SUPPLIED DATA =
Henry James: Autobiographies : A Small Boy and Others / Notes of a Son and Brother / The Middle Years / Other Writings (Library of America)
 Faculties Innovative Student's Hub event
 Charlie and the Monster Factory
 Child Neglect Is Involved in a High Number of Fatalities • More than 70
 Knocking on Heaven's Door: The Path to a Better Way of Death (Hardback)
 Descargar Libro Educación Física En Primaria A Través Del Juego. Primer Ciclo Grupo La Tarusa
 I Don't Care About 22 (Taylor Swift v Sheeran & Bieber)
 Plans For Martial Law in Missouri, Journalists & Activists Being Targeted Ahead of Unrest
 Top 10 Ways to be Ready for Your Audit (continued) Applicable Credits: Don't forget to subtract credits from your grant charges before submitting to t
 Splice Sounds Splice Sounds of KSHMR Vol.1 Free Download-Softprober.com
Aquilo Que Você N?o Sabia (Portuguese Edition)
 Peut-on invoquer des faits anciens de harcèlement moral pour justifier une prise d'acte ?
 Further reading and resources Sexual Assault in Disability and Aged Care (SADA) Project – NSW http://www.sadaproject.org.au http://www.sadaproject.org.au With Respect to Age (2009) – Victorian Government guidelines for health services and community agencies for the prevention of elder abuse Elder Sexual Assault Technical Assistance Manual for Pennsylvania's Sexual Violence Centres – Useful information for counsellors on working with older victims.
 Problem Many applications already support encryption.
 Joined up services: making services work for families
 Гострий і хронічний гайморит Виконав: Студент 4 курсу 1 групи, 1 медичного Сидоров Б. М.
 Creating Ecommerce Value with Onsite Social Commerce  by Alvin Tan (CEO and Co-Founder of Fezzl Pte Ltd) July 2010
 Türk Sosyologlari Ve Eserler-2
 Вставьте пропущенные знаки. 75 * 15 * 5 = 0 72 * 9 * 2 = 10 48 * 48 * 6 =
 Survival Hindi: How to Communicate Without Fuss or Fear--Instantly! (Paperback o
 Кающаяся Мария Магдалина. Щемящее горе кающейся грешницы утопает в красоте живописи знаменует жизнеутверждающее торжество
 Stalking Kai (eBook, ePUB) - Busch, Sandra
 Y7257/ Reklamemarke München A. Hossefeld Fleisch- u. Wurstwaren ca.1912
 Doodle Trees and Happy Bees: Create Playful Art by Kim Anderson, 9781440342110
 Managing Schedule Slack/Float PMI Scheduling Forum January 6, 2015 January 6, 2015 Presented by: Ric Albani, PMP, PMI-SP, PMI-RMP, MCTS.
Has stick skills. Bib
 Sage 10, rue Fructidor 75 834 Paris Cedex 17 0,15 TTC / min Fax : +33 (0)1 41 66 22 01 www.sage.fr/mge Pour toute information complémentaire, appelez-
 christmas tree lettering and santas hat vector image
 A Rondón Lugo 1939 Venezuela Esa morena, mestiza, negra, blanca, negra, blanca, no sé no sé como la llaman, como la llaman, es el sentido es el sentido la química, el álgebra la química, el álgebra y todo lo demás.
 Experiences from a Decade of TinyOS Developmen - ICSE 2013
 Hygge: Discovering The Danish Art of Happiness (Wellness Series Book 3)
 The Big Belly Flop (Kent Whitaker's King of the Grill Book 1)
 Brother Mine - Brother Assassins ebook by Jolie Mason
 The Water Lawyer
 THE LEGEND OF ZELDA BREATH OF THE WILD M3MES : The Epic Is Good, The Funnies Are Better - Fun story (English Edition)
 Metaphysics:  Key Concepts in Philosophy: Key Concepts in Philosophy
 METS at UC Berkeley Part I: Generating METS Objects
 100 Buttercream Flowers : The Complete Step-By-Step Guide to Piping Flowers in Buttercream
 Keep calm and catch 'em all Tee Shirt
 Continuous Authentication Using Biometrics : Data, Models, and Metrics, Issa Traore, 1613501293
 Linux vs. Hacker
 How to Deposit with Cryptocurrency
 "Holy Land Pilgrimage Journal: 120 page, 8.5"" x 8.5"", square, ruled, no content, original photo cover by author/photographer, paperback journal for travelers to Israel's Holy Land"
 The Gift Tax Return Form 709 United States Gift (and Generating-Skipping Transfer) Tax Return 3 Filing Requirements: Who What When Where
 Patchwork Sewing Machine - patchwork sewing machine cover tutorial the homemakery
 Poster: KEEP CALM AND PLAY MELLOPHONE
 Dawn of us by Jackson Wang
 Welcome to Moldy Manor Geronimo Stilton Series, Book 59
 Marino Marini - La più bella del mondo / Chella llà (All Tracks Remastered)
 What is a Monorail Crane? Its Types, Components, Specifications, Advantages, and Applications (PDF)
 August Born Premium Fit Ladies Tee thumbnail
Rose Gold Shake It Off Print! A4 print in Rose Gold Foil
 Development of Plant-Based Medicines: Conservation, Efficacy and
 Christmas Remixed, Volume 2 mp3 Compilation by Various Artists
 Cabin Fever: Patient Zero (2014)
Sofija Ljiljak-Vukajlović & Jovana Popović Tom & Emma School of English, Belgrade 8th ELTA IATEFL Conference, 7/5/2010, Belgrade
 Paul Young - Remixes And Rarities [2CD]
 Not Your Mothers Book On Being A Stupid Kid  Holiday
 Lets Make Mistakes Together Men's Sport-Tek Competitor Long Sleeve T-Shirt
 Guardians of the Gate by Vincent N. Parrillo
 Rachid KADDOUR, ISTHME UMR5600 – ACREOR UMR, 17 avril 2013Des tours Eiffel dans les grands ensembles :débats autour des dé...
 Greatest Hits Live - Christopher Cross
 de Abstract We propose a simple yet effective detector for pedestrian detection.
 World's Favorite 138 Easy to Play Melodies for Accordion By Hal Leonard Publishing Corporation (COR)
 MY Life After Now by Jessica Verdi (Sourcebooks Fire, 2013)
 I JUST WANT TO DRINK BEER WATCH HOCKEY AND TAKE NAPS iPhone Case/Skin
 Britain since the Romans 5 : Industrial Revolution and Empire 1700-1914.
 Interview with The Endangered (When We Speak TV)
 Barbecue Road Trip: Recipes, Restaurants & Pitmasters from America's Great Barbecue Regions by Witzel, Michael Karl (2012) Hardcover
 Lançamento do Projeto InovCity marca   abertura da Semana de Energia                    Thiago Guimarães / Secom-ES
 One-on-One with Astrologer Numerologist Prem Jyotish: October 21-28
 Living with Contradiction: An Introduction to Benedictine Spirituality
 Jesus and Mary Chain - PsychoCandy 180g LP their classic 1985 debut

WHAT YOU ARE ASKED TO DO = Where the listing above has a line with "Paul Young - Remixes And Rarities [2CD]", start there, and output every line exactly through the line with "Guardians of the Gate by Vincent N. Parrillo", which is also included.

WRITTEN RESPONSE =
 Paul Young - Remixes And Rarities [2CD]
 Not Your Mothers Book On Being A Stupid Kid  Holiday
 Lets Make Mistakes Together Men's Sport-Tek Competitor Long Sleeve T-Shirt
 Guardians of the Gate by Vincent N. Parrillo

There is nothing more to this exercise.